* _O que fazer_:
a) Responda sim ou não para indicar se cada afirmação concorda com o texto sobre cotas raciais, citando literalmente as palavras dele que decidem a resposta: (i) o projeto já foi aprovado na Câmara dos Deputados; (ii) as universidades federais terão de reservar 30% das vagas para alunos vindos de escolas públicas; (iii) o texto considera injusto o objetivo do projeto.
b) Transcreva sem nenhuma alteração o trecho do texto sobre cotas raciais que vai de "Dentro desse universo" até "visa a beneficiar.".

* _Texto fornecido_:
==========

Nas próximas semanas, deverá ser votado no Senado um projeto
que, já aprovado na Câmara dos Deputados, implanta o sistema de
cotas raciais nas 55 universidades federais brasileiras. Essas instituições
ficarão obrigadas a reservar 50% de suas vagas para alunos egressos de
escolas públicas.

Dentro desse universo de cotistas, negros, pardos e índios serão
os principais beneficiados: terão garantido um número de vagas
proporcional à sua representação demográfica em
cada estado.

O projeto visa a ampliar a presença desses grupos étnicos e raciais
no ensino superior. O objetivo é justo. Negros, pardos e índios,
em especial os mais pobres, têm pouca ou nenhuma chance de se equiparar
social e economicamente aos brancos sem que se lhes abram maiores oportunidades
na vida. Mas essa questão é complexa e não se esgota em
sua justeza. Há fortes razões para acreditar que transformar o
projeto em lei da maneira como ele chegou ao Senado, vindo da Câmara dos
Deputados, pode ser contraproducente, ilógico e ruinoso para todos os
brasileiros, inclusive e principalmente aqueles que o texto da lei visa a beneficiar.

==========

* _Dados apresentados_:
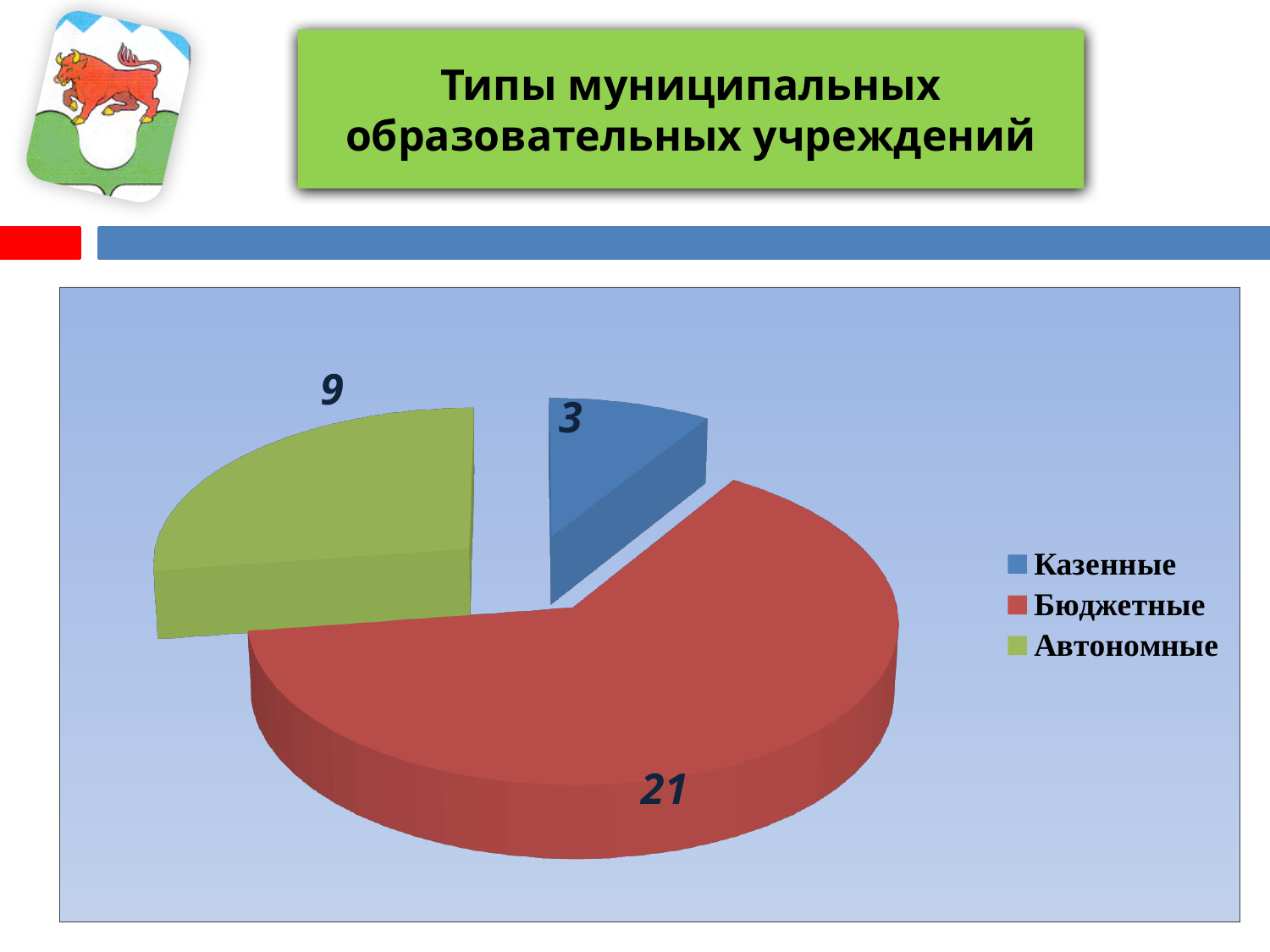
What is the total of all slices in the pie chart? 33 What type of chart is shown on the slide? pie chart Which is larger, Автономные or Казенные? Автономные What is the title of the slide containing the chart? Типы муниципальных образовательных учреждений What is the difference between the values for Автономные and Казенные? 6 Which category has the largest slice? Бюджетные How many slices does the pie chart have? 3 What is the value for Казенные? 3 Which category has the smallest slice? Казенные What is the value for Бюджетные? 21 What is the value for Автономные? 9 What is the difference between the values for Бюджетные and Автономные? 12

==========

* _Respostas_:
a)
(i) Sim: "já aprovado na Câmara dos Deputados"
(ii) Não: "reservar 50% de suas vagas para alunos egressos de escolas públicas"
(iii) Não: "O objetivo é justo."

b)
Dentro desse universo de cotistas, negros, pardos e índios serão
os principais beneficiados: terão garantido um número de vagas
proporcional à sua representação demográfica em
cada estado.

O projeto visa a ampliar a presença desses grupos étnicos e raciais
no ensino superior. O objetivo é justo. Negros, pardos e índios,
em especial os mais pobres, têm pouca ou nenhuma chance de se equiparar
social e economicamente aos brancos sem que se lhes abram maiores oportunidades
na vida. Mas essa questão é complexa e não se esgota em
sua justeza. Há fortes razões para acreditar que transformar o
projeto em lei da maneira como ele chegou ao Senado, vindo da Câmara dos
Deputados, pode ser contraproducente, ilógico e ruinoso para todos os
brasileiros, inclusive e principalmente aqueles que o texto da lei visa a beneficiar.